Supplied text:
The Futility Monster

He'll pointlessly derive more enjoyment out of your resources than you

Cameron’s Speech: The Verdict

Posted by The Futility Monster on October 9, 2009 @ 09:54

The end of Cameron's speech. It made me cringe just a little...

The end of Cameron's speech. It made me cringe just a little...

Even after ruminating on the speech overnight, I’m still unsure of what to make of it.

Let’s get the obvious out the way: it was a dignified, restrained speech. Perhaps a bit low-key for a man who is very likely to be the next Prime Minister of this country. That must have been intentional; it has, after all, been something of a theme this week. Nevertheless, it was good to see a little less of the theatrics that Blair in the equivalent situation would have brought.

The key theme of the speech, I think, was his message of “family, community, country”. Each part was tied to these three pieces in one way or another. The other message was his attack on big government and the “culture of irresponsibility” fostered by it.

The speech also contained a Grand Tour of the Shadow Cabinet, in which each aspect of his agenda was connected to one of the people who would serve in a future Conservative administration. That worked quite well, better I think than the way Nick Clegg did it in his speech.

There was also a section on his personal circumstances over the past year, which was genuine and heart-felt, and anyone who says otherwise must be even more cynical than me. I’m always suspicious of bringing something like that into a keynote address, but it was done well with grace and tact.

But in many respects, it was a very Conservative speech. Marriage, family values, EU bashing, patriotism, enterprise. There was even a grumpy old man moment when he shook his fist at those pesky kids with their rights: we need to treat children like children and adults like adults. That got the Conference audience to their feet, surprise surprise.

The problem was that the logical consistency of the speech was lacking. At numerous occasions during it, he chopped and changed subject, coming back to an earlier point, starting a new one, then leaving it, returning later… it felt a bit slapdash. Like a box ticking exercise to ensure they had covered all the policy announcements of the previous days. I don’t think this was helped by the various anecdotes that he kept incorporating from letters and e-mails. It was all a bit too “man of the people”.

Exercise requirements:
Carry on the blog post about Cameron's speech, picking up right after its final sentence. The material after this is not needed.

Data:
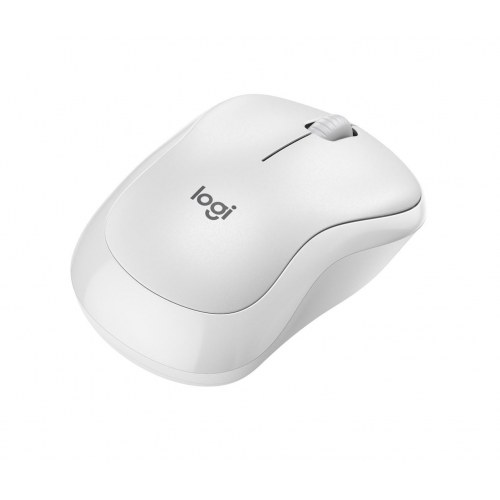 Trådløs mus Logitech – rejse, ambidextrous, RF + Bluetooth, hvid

Exercise response:
This, I think, was an attempt to answer the criticisms of a lack of policy. But, in doing so, it turned the speech into a scattergun, going for so many targets in so many areas: education, welfare, Afghanistan, defence, civil liberties, business, regulation, a defence of the Union, the EU, parliamentary reform, devolution, accountability, taxation, deficit, spending cuts… and I could go on. Each was touched upon briefly, but in some parts so brief as to have been a waste of time. It lacked clarity in a speech that needed a razor-sharp focus.

As to the delivery, it was classic Cameron… but with some surprising flaws. The most obvious was his rather poor autocue skills, constantly looking down at his notes. This was bizarre because we’ve seen him give a speech without notes on previous occasions, prowling around the stage with no props (message: I need no crutches). That ruined the necessary eye-contact of a good speech.

And there was also a shocking lack of passion. It was just a bit too somber for my tastes. The only points at which Cameron tried to raise the volume and tempo were when he talked about poverty – the first time jabbing his finger on the lectern (contrived) and the second time giving Labour a good old handbagging – and when he tried to finish the speech with some rhetorical repetition: “I see a country”.

The only problem with the conclusion was that it just didn’t resonate in the hall. If this speech were delivered in America, those final few lines – refraining “I see a country” –  would have been delivered, soaring, booming, over wave after wave of tumultuous applause. That energy would have been used by the speaker to lift them higher, injecting a note of populism and belief that this is what people want.

Instead, it was delivered over silence. And then, when they did clap, Cameron stopped speaking, interrupted at the wrong moment. Then there was that slightly embarrassing stuff to close, with the “YOU made it happen” to a wide open arms gesture. It just didn’t feel right to me.

Parts good, parts bad. Some sunshine, mostly cloud, but no rain. The overall themes were good and delivered strongly, but the specific details lacked colour, passion and focus.

He did succeed with one thing though. Probably the thing that is most important of all.

He looked electable. He sounded like he could make a convincing Prime Minister.

The election campaign has begun.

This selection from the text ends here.